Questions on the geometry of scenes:
···

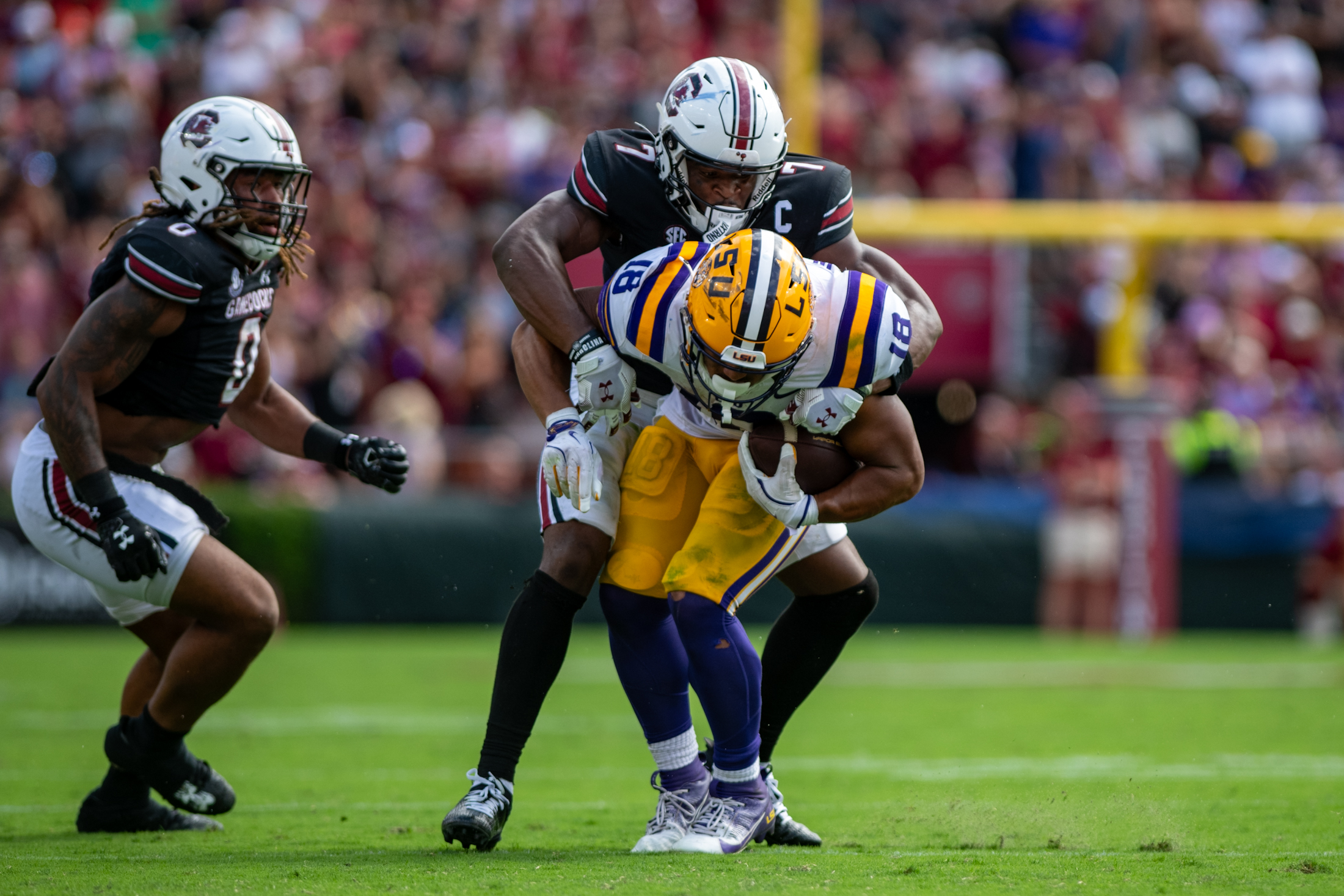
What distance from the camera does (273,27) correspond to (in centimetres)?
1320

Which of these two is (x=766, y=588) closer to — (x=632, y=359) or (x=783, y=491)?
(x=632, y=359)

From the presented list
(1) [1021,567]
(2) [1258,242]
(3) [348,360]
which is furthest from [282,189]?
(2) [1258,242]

···

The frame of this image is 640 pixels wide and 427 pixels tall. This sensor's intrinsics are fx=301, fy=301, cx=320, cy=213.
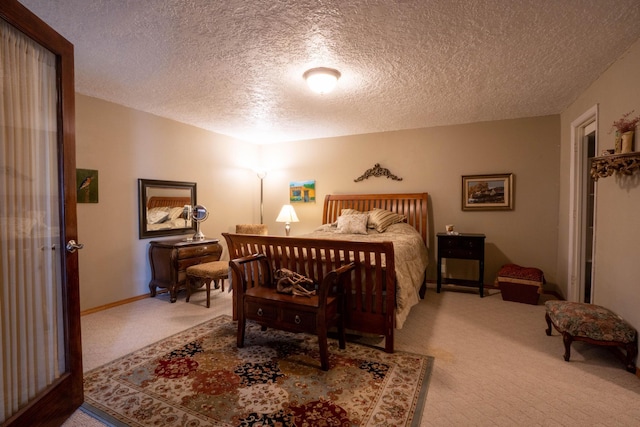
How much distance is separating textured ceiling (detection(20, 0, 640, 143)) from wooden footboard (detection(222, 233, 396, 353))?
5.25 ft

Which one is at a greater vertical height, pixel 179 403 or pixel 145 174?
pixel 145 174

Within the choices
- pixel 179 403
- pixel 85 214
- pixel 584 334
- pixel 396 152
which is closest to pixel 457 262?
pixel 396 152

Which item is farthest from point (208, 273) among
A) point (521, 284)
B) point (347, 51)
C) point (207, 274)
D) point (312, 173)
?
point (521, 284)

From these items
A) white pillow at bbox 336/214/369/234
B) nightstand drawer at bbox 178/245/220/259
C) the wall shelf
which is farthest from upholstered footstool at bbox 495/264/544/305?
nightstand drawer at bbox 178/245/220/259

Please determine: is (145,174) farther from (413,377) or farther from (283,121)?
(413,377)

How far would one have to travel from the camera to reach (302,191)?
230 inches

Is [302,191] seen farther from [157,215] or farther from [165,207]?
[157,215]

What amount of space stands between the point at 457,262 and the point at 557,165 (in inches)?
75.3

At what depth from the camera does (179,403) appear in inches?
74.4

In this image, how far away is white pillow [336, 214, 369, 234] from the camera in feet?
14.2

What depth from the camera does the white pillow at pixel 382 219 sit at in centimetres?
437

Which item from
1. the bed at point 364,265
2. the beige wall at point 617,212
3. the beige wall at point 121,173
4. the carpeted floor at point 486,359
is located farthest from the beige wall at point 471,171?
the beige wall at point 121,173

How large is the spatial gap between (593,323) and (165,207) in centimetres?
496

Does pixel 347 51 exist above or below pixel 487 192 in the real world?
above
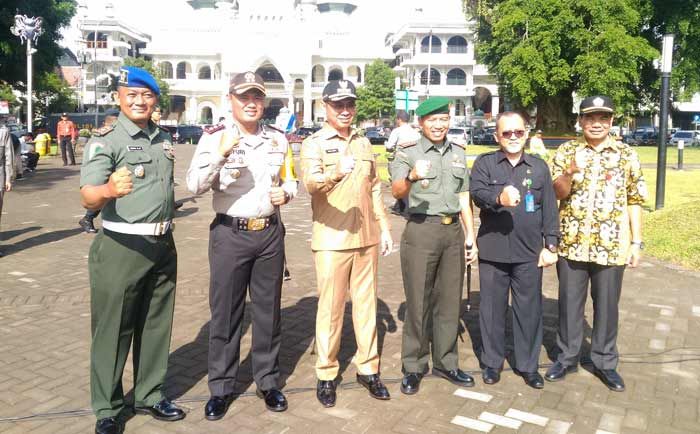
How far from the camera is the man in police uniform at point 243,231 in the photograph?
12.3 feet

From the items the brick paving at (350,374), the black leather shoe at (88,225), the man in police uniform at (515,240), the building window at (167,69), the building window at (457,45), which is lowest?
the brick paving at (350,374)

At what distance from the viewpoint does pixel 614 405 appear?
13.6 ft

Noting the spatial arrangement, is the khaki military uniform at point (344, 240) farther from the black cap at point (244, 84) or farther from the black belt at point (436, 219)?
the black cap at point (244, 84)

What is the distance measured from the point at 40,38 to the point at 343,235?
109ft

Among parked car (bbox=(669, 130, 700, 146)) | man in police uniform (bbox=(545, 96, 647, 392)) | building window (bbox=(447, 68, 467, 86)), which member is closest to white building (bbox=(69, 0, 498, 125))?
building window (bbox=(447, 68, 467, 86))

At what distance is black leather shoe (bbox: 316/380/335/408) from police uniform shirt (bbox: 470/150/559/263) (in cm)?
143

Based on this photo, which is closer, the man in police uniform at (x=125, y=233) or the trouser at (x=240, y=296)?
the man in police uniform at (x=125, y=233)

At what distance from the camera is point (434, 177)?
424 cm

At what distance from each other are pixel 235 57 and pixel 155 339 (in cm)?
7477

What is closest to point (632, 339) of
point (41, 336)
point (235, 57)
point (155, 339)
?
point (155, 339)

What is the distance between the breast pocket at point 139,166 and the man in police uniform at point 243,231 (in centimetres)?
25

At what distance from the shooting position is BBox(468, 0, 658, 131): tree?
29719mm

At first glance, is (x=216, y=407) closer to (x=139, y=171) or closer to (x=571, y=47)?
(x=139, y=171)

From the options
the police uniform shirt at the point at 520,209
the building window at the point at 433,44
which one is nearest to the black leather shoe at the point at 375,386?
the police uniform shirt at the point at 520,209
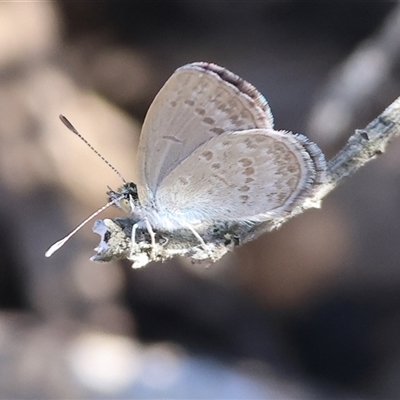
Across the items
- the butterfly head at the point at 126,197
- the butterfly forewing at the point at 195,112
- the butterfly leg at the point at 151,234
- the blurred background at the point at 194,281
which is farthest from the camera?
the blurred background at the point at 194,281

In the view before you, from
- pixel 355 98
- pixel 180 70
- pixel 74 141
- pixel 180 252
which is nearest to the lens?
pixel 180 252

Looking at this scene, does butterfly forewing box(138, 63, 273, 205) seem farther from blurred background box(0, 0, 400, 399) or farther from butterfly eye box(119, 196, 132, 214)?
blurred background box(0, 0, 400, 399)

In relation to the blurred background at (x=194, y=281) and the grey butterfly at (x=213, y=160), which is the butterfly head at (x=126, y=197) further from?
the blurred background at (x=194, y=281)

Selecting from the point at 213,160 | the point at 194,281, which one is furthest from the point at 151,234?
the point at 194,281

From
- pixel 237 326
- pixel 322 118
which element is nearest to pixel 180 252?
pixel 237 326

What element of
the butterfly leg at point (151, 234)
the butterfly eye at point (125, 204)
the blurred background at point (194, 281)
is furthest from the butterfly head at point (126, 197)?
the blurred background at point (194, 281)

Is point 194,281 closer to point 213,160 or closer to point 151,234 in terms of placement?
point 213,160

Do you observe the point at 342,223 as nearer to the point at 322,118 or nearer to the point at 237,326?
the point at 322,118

···

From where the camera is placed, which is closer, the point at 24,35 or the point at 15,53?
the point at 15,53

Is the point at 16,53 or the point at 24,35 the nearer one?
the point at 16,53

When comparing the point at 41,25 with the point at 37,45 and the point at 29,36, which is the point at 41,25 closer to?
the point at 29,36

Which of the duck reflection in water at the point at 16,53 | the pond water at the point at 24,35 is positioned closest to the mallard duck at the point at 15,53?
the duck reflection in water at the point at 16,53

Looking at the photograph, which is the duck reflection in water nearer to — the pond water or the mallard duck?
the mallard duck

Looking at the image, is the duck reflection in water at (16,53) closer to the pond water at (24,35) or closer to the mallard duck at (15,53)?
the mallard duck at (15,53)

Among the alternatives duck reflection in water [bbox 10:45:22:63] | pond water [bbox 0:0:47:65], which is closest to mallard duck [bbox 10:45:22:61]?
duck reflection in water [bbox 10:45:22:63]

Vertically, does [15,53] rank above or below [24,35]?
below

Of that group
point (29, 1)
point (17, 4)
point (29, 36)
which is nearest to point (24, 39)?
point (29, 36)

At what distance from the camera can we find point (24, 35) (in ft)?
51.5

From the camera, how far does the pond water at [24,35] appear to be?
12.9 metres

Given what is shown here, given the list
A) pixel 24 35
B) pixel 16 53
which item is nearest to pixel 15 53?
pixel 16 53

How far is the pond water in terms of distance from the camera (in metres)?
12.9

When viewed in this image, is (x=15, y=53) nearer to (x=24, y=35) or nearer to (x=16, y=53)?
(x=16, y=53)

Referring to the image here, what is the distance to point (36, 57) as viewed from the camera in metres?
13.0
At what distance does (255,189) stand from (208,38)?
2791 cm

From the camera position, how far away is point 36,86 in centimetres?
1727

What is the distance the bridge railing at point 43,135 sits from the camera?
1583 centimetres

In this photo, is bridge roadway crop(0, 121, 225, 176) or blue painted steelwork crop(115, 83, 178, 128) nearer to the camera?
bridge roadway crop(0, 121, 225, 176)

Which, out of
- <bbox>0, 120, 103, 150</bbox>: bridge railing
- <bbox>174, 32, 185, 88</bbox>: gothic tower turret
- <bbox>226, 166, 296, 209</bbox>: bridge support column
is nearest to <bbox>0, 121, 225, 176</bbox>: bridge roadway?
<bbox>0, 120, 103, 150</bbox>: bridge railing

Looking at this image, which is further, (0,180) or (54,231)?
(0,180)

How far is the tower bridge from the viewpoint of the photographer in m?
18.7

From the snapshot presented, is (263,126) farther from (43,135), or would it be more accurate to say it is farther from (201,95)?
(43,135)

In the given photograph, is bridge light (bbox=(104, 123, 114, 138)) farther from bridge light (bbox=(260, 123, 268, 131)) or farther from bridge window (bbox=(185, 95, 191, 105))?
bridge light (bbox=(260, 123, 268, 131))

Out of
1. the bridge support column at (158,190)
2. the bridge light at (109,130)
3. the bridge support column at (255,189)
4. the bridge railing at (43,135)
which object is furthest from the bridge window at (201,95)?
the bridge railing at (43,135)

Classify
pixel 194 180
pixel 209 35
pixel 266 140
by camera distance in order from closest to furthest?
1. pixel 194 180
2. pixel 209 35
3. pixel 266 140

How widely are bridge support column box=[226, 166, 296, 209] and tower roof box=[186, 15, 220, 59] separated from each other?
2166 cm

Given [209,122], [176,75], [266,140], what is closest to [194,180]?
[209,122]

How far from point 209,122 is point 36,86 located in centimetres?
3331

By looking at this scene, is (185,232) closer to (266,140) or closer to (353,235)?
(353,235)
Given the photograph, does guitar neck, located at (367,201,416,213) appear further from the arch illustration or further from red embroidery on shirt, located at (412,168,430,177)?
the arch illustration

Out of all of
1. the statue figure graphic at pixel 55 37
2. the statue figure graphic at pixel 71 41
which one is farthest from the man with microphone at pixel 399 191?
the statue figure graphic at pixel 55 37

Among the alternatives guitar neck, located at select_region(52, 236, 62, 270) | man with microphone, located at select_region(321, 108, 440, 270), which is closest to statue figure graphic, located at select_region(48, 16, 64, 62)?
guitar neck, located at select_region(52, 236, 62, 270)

···

DIRECTION: Pick out each line in the items above that contains the word "spatial", and copy those lines.

SOLUTION FOR THIS TASK:
How large is the spatial gap between (593,323) and (165,207) in centimetres?
Noting the spatial arrangement, is the khaki military uniform at point (344, 240) farther from the black cap at point (244, 84) or farther from the black belt at point (436, 219)?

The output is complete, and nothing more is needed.